Il vient de fêter ses 80 ans et célébrera bientôt 60 ans de spectacle. Quelle odyssée pour cet immense comédien, Roger Jendly, né à Fribourg au sein d’une famille de 5 enfants ! Pas un jour sans le plaisir de la scène ou de l’écran, « jouer à jouer » dit-il dans ce Plans-Fixes où il avoue avoir voyagé toute sa vie. Sur scène, bien sûr, avec la compagnie de Shakespeare, Beckett, Tchekhov et Molière, sous la direction de Charles Joris, Benno Besson, Jacques Lassalle, Jorge Lavelli, Luc Bondy. Au cinéma, avec Alain Tanner, Michel Soutter, Claude Goretta, Jean-Luc Godard, Yves Boisset, Georges Lautner et son ami, Michel Piccoli. Au-delà des tournées qui l’ont conduit en Amérique latine et en Afrique, à Paris, Berlin, Vienne, Londres, Rome et Lisbonne, le grand voyage qui le captive et le nourrit porte un nom : l’imaginaire.

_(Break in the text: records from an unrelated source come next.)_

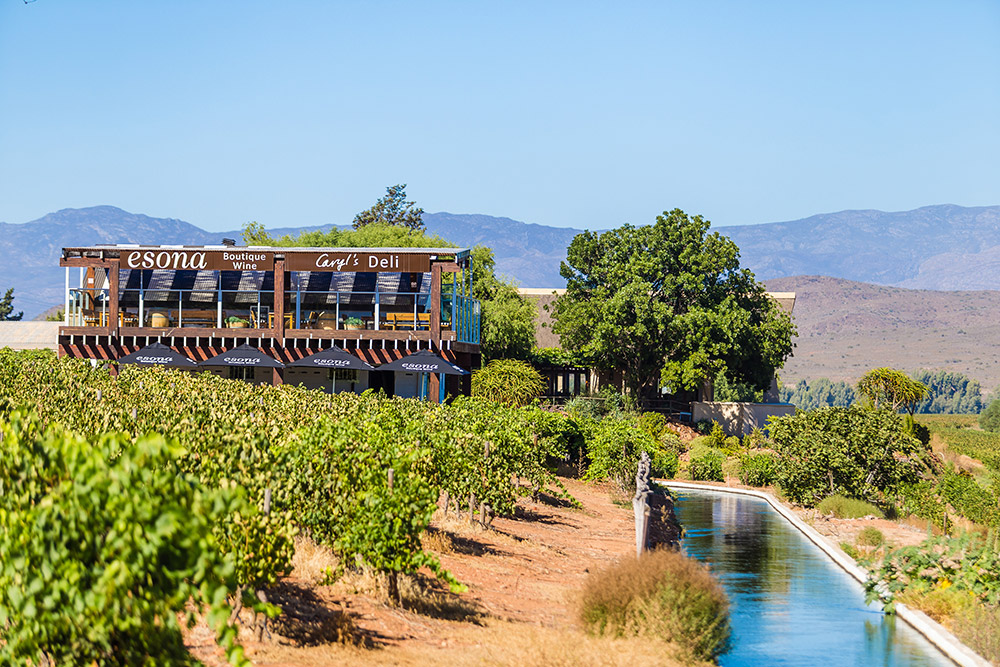 One-of-a-kind Wine Tasting Experience At Esona Boutique Winery photo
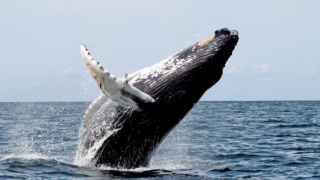 humpback whale.PNG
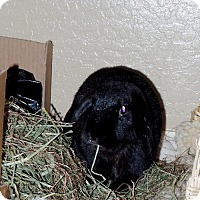 Lop-Eared Mix for adoption in Mesa, Arizona - Abby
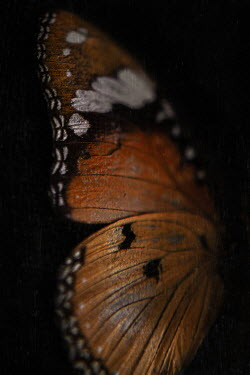 Lisa Bonowicz BROWN PATTERNED BUTTERFLY WING Insects
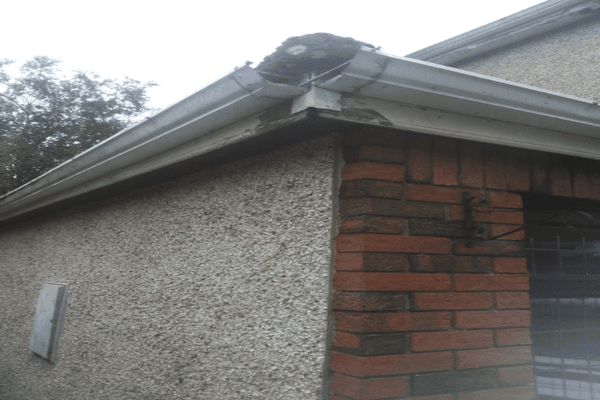 Gutter Replacement in Cork corkcityroofing.com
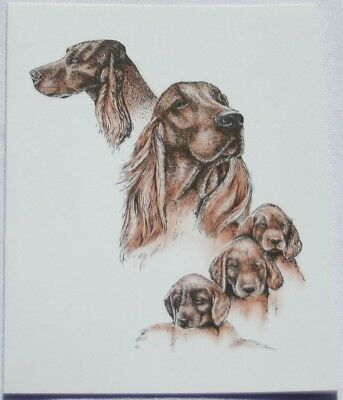 Irish Setter Dog Laura Rogers Pet Notes Notecard Set of 10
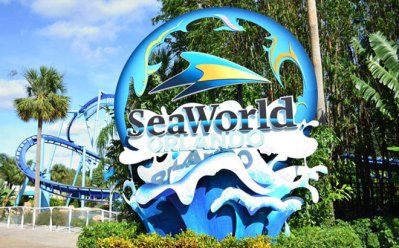 FREE 2020 SeaWorld Passes for Preschoolers (SeaWorld San Antonio & Orlando)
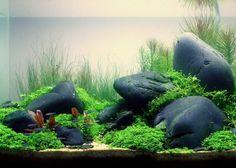 Aquarium einrichten Ideen Steine Wassepflanzen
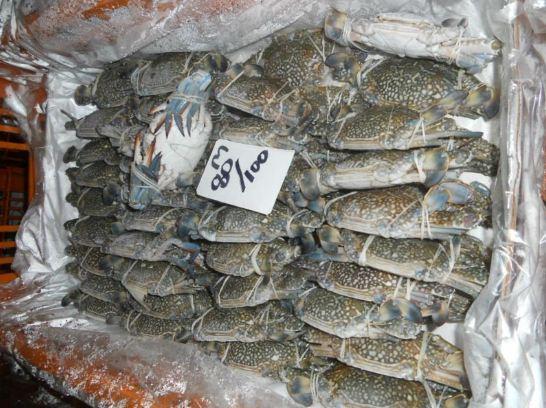 frozen Blue Crabs for sale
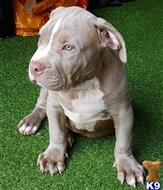 american staffordshire terrier puppy posted by ELITEBULLYSQUADUK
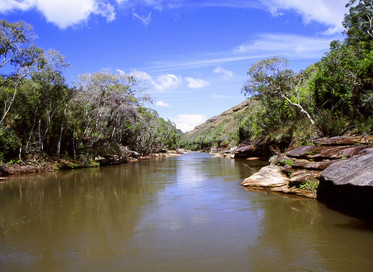 Estado promove ações pelo Dia Mundial da Água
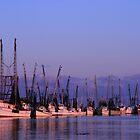 Dockside on the Darien by Christine Annas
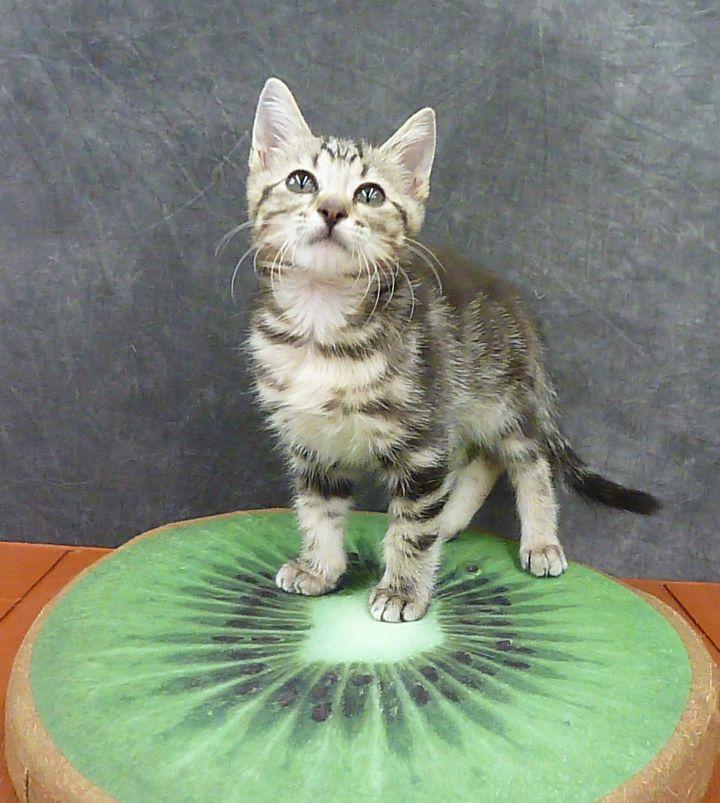 Kiwi - Marble Tabby Kitten 2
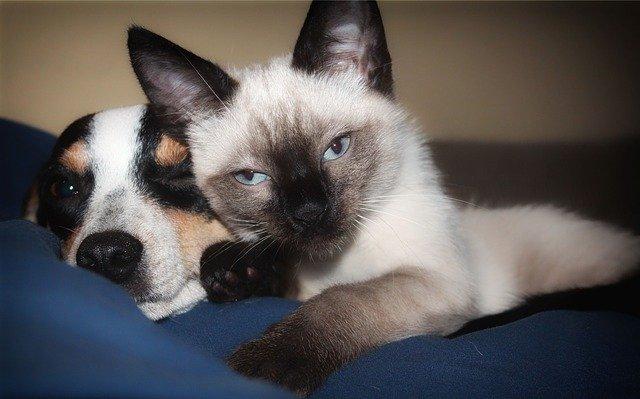 犬や猫のおしっこ・尿が多い、少ない、しない場合の要点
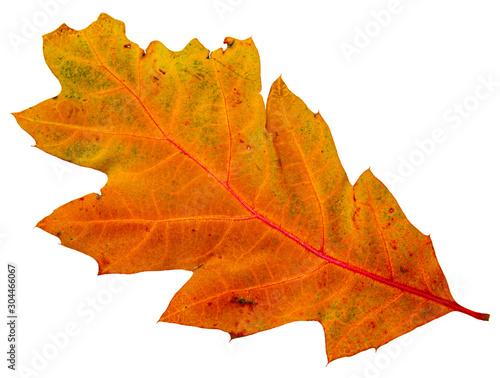 Gran foglia colorata verde, giallo, arancione su sfondo bianco Fototapet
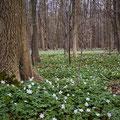 Geisterwald bei Nienhagen 4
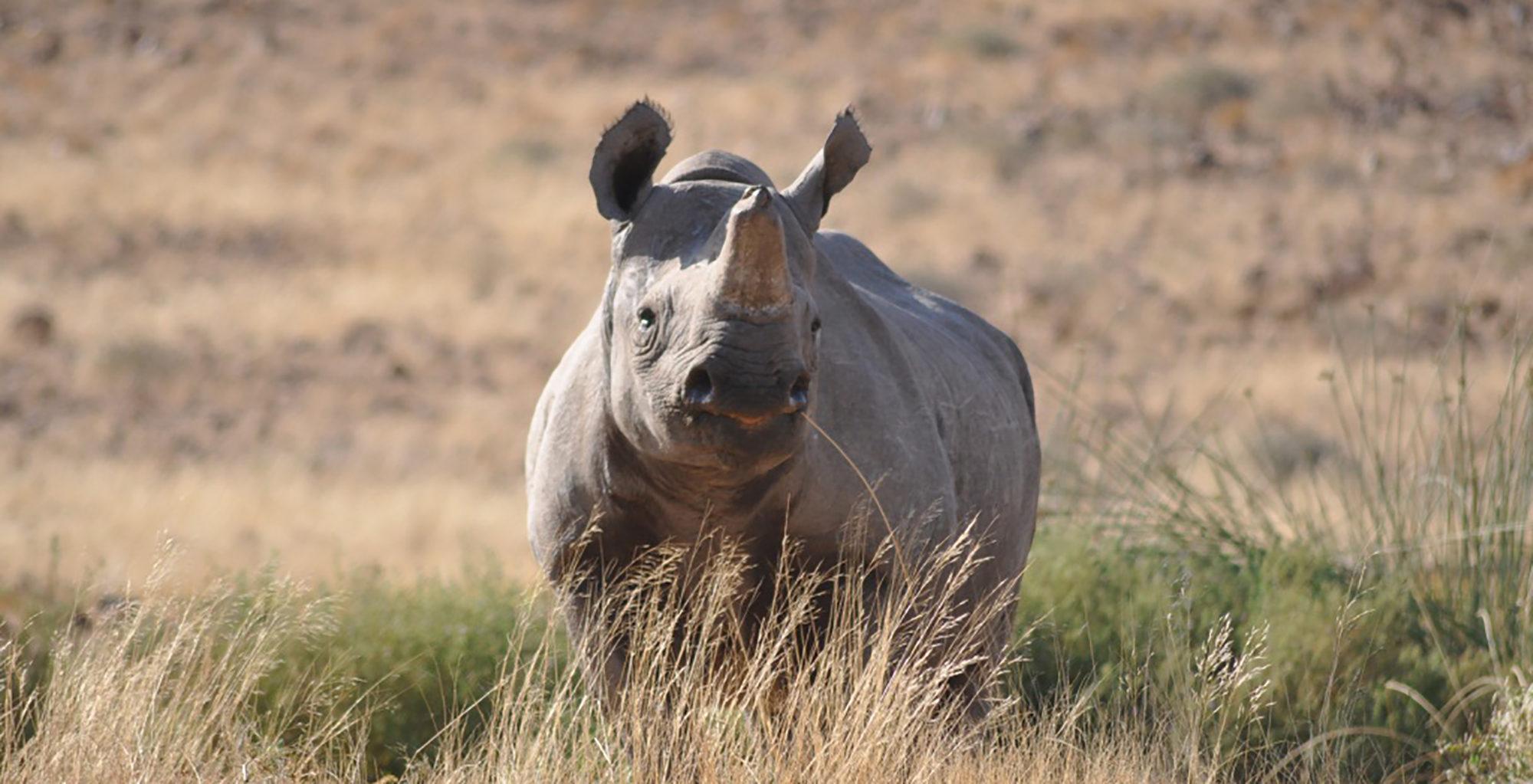 Namibia-Tracks-and-Trails-Etosha-Black-Rhino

La passion du jeu vécue comme une jouissance. « Plus j’avance, plus j’ai envie de jouer », pas de retraite donc pour cet artisan du théâtre qui, enfant, dominant une « timidité folle », donne à voir, avec les gamins de son quartier, de petites pièces dans lesquelles il tiendra son premier rôle : « Le Chat botté. »
Faire du théâtre ? Une évidence, quelque chose de naturel qui ne se discute pas. Si, en famille, sous le coup de midi, on écoutait à la radio les chansons et les sketches de Robert Lamoureux qui l’accompagnera toute sa vie et dont il créera, en 2008, au Théâtre de Vidy, « Un moral à tout casser », c’est bac en poche qu’il décide de gagner Paris y suivre le cours René Simon. Paris l’émerveille : « Moi qui arrivais de Fribourg, j’ai connu quelque chose d’absolument fou. Une amie de la famille m’a accueilli. Première main dans une grande maison de costumes pour le théâtre et le cinéma, elle m’a emmené sur des tournages. Je me souviens avoir vu Brigitte Bardot et Jacques Charrier dans « Babette s’en va-t-en guerre » ; au Châtelet, j’ai applaudi Luis Mariano. J’avais les yeux qui me sortaient de la tête ! »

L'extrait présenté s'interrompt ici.